## ACTIVITY
Reproduce the data in full, exactly as it appears.

### DATASET EXCERPTS

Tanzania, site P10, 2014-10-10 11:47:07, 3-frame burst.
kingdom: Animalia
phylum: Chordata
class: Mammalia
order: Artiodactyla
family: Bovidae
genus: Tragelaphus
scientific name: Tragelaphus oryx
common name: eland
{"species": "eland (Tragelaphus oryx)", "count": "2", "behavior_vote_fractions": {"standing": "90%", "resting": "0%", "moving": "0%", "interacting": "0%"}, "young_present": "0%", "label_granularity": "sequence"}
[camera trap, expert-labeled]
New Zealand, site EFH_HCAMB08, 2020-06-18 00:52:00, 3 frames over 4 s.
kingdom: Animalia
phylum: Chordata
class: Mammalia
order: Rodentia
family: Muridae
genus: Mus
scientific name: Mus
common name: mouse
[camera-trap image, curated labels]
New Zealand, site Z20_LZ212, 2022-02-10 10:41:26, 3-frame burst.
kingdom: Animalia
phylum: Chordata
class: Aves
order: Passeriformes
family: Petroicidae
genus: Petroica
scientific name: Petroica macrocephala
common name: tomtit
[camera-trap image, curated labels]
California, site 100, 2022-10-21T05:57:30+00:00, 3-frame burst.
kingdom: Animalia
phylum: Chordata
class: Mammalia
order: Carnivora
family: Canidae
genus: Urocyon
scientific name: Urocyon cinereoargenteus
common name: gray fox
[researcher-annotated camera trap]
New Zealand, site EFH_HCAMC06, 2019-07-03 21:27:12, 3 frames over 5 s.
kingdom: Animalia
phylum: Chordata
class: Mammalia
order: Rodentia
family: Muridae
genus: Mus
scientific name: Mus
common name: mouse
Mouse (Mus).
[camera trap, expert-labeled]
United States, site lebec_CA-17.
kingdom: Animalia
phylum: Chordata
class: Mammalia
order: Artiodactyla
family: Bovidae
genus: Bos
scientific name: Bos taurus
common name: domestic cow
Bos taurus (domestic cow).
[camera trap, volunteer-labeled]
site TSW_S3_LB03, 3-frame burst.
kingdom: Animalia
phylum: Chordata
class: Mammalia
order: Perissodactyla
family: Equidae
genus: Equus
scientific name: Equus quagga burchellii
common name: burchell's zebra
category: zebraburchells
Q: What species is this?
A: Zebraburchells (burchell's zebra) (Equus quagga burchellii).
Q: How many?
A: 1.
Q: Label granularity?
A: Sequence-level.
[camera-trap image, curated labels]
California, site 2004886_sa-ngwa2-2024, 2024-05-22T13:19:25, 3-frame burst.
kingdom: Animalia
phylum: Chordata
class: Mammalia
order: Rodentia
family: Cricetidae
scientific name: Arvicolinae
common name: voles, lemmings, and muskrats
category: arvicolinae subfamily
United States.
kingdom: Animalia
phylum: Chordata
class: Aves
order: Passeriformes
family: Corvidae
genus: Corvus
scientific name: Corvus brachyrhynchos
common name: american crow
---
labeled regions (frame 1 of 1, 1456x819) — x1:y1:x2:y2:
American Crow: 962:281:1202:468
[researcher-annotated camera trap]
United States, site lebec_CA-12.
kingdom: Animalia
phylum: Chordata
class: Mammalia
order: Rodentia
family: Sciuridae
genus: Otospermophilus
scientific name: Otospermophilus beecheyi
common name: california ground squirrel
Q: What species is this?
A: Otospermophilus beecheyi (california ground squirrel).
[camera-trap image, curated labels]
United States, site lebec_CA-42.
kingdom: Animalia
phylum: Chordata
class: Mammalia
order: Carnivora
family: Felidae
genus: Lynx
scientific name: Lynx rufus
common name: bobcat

######

## YOUR SOLUTION
Tanzania, site P10, 2014-10-10 11:47:07, 3-frame burst.
kingdom: Animalia
phylum: Chordata
class: Mammalia
order: Artiodactyla
family: Bovidae
genus: Tragelaphus
scientific name: Tragelaphus oryx
common name: eland
{"species": "eland (Tragelaphus oryx)", "count": "2", "behavior_vote_fractions": {"standing": "90%", "resting": "0%", "moving": "0%", "interacting": "0%"}, "young_present": "0%", "label_granularity": "sequence"}
[camera trap, expert-labeled]
New Zealand, site EFH_HCAMB08, 2020-06-18 00:52:00, 3 frames over 4 s.
kingdom: Animalia
phylum: Chordata
class: Mammalia
order: Rodentia
family: Muridae
genus: Mus
scientific name: Mus
common name: mouse
[camera-trap image, curated labels]
New Zealand, site Z20_LZ212, 2022-02-10 10:41:26, 3-frame burst.
kingdom: Animalia
phylum: Chordata
class: Aves
order: Passeriformes
family: Petroicidae
genus: Petroica
scientific name: Petroica macrocephala
common name: tomtit
[camera-trap image, curated labels]
California, site 100, 2022-10-21T05:57:30+00:00, 3-frame burst.
kingdom: Animalia
phylum: Chordata
class: Mammalia
order: Carnivora
family: Canidae
genus: Urocyon
scientific name: Urocyon cinereoargenteus
common name: gray fox
[researcher-annotated camera trap]
New Zealand, site EFH_HCAMC06, 2019-07-03 21:27:12, 3 frames over 5 s.
kingdom: Animalia
phylum: Chordata
class: Mammalia
order: Rodentia
family: Muridae
genus: Mus
scientific name: Mus
common name: mouse
Mouse (Mus).
[camera trap, expert-labeled]
United States, site lebec_CA-17.
kingdom: Animalia
phylum: Chordata
class: Mammalia
order: Artiodactyla
family: Bovidae
genus: Bos
scientific name: Bos taurus
common name: domestic cow
Bos taurus (domestic cow).
[camera trap, volunteer-labeled]
site TSW_S3_LB03, 3-frame burst.
kingdom: Animalia
phylum: Chordata
class: Mammalia
order: Perissodactyla
family: Equidae
genus: Equus
scientific name: Equus quagga burchellii
common name: burchell's zebra
category: zebraburchells
Q: What species is this?
A: Zebraburchells (burchell's zebra) (Equus quagga burchellii).
Q: How many?
A: 1.
Q: Label granularity?
A: Sequence-level.
[camera-trap image, curated labels]
California, site 2004886_sa-ngwa2-2024, 2024-05-22T13:19:25, 3-frame burst.
kingdom: Animalia
phylum: Chordata
class: Mammalia
order: Rodentia
family: Cricetidae
scientific name: Arvicolinae
common name: voles, lemmings, and muskrats
category: arvicolinae subfamily
United States.
kingdom: Animalia
phylum: Chordata
class: Aves
order: Passeriformes
family: Corvidae
genus: Corvus
scientific name: Corvus brachyrhynchos
common name: american crow
---
labeled regions (frame 1 of 1, 1456x819) — x1:y1:x2:y2:
American Crow: 962:281:1202:468
[researcher-annotated camera trap]
United States, site lebec_CA-12.
kingdom: Animalia
phylum: Chordata
class: Mammalia
order: Rodentia
family: Sciuridae
genus: Otospermophilus
scientific name: Otospermophilus beecheyi
common name: california ground squirrel
Q: What species is this?
A: Otospermophilus beecheyi (california ground squirrel).
[camera-trap image, curated labels]
United States, site lebec_CA-42.
kingdom: Animalia
phylum: Chordata
class: Mammalia
order: Carnivora
family: Felidae
genus: Lynx
scientific name: Lynx rufus
common name: bobcat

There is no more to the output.